Synthetic hydroxyapatite may be prepared using simple calcium ingredients from various chemicals such as Ca(OH)2, Ca(NO3)2, CaCO3 or from natural materials such as limestone and bioinorganic materials such as bone, cockle shells, shellfish, coral or egg shell [7–11]. Brittleness and fatigue were two of HA main concerns. The use of HA in combination with other polymers such as polylactide, polyamide, polycaprolactone, etc. is one of the most efficient solutions to solve these problems.
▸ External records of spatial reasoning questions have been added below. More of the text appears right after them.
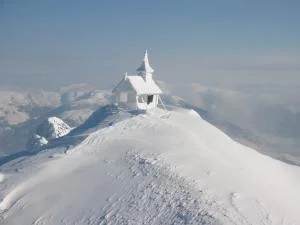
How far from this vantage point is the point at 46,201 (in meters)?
42.9

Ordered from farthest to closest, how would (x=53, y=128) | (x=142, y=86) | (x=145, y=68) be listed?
(x=53, y=128), (x=145, y=68), (x=142, y=86)

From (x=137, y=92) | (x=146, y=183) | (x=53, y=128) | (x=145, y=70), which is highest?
(x=145, y=70)

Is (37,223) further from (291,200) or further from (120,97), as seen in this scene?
(120,97)

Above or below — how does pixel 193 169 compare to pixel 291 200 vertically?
above

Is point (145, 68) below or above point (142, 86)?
above

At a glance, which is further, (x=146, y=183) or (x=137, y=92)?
(x=137, y=92)

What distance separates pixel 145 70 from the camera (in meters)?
72.6

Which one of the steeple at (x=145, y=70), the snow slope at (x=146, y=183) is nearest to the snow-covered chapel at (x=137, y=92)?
the steeple at (x=145, y=70)

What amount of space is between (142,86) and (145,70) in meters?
4.25

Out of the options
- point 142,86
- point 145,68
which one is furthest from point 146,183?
A: point 145,68

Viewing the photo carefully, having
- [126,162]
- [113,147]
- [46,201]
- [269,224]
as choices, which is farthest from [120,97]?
[269,224]

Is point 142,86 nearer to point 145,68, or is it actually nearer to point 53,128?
point 145,68

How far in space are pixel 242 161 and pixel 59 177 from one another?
21272 millimetres

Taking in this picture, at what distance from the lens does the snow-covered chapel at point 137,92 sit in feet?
224
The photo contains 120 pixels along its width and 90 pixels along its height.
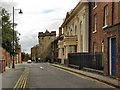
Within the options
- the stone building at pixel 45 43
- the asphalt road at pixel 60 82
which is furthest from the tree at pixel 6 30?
the stone building at pixel 45 43

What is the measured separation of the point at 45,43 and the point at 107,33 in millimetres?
85899

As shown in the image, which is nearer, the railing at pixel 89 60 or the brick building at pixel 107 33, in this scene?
the brick building at pixel 107 33

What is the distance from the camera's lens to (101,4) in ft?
86.1

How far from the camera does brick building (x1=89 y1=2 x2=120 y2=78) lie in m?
15.4

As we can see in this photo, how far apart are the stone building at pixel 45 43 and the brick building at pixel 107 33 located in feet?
226

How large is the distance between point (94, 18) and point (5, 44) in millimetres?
19945

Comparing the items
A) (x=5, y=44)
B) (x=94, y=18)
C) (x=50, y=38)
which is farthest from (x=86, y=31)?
(x=50, y=38)

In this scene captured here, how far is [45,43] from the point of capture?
335ft

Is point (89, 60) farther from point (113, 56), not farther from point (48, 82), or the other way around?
point (48, 82)

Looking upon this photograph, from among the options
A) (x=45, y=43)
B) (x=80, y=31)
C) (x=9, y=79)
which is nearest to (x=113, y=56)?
(x=9, y=79)

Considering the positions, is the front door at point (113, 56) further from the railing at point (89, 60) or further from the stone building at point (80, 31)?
the stone building at point (80, 31)

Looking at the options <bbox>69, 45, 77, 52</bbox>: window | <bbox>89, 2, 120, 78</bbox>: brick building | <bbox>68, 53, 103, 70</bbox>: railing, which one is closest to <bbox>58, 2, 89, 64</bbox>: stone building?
<bbox>69, 45, 77, 52</bbox>: window

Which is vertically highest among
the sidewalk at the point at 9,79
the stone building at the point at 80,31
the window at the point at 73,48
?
the stone building at the point at 80,31

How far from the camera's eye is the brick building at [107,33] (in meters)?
15.4
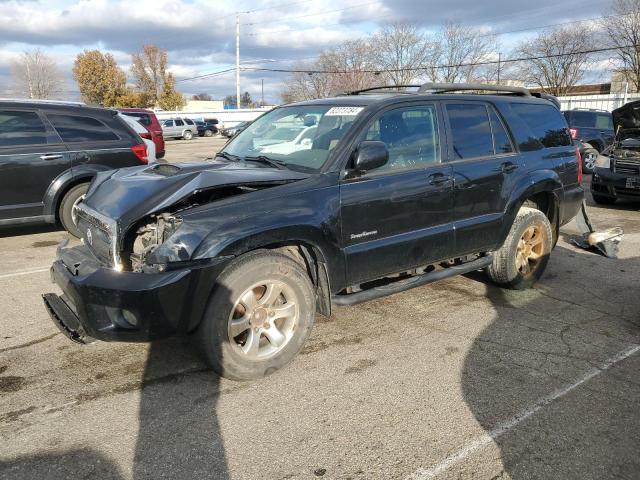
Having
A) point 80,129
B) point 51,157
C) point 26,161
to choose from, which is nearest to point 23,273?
point 26,161

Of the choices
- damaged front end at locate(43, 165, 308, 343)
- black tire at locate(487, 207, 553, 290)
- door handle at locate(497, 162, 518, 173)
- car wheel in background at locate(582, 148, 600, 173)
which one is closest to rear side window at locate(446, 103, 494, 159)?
door handle at locate(497, 162, 518, 173)

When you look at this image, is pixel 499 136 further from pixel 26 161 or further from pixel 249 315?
pixel 26 161

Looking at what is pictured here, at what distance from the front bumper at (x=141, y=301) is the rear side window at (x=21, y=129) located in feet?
15.5

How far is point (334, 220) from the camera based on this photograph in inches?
144

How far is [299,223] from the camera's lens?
3.45 metres

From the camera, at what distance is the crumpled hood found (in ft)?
10.7

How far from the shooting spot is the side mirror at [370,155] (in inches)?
143

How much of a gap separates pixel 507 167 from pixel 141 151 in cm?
538

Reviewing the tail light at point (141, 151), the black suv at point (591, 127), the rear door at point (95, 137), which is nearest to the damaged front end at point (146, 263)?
the rear door at point (95, 137)

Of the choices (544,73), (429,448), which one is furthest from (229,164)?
(544,73)

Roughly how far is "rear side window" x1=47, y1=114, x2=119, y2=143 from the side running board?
5267mm

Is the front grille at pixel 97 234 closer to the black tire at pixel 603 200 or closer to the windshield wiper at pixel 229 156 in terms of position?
the windshield wiper at pixel 229 156

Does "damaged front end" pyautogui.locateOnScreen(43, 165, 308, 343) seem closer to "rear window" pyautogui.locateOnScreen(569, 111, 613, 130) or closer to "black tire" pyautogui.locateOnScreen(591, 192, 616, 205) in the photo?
"black tire" pyautogui.locateOnScreen(591, 192, 616, 205)

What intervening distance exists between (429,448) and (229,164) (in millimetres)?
2486
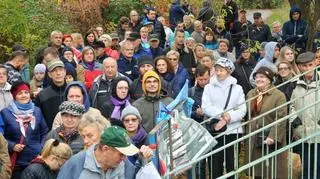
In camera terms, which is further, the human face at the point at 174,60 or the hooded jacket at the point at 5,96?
the human face at the point at 174,60

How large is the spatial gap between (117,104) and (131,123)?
1141 millimetres

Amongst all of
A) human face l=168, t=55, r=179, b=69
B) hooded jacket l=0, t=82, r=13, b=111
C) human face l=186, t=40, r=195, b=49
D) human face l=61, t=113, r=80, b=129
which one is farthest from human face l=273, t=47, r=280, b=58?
human face l=61, t=113, r=80, b=129

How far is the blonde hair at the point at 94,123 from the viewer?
18.7 ft

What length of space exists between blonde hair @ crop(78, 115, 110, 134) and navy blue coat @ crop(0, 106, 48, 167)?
161 centimetres

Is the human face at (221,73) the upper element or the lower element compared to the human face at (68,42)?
lower

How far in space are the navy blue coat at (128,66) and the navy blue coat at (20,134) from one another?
11.1ft

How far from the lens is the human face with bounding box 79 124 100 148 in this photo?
18.4 ft

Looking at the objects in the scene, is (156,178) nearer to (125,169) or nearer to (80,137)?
(125,169)

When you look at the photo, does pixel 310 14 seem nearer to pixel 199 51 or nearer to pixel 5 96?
pixel 199 51

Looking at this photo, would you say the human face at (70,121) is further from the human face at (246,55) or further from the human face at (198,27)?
the human face at (198,27)

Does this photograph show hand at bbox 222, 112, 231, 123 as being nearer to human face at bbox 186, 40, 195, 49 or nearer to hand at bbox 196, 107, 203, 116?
hand at bbox 196, 107, 203, 116

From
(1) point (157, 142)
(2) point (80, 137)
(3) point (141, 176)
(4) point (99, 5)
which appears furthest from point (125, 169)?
(4) point (99, 5)

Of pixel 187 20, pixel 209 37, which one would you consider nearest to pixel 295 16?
pixel 209 37

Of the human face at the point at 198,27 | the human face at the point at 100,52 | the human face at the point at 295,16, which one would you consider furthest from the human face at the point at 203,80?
the human face at the point at 198,27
Such composites of polymer and HA have a synergistic effect in applications [12, 13].
The chicken egg shell is a good and cost-effective alternate source of HA [14]. Natural source of HA is healthy and environmentally friendly. Egg shell hydroxyapatite (EHA) was synthesized by chicken egg shells which act as a calcium precursor [15]. The calcination method decomposes and removes all impurities of organic origin and pure HA is collected [16–18].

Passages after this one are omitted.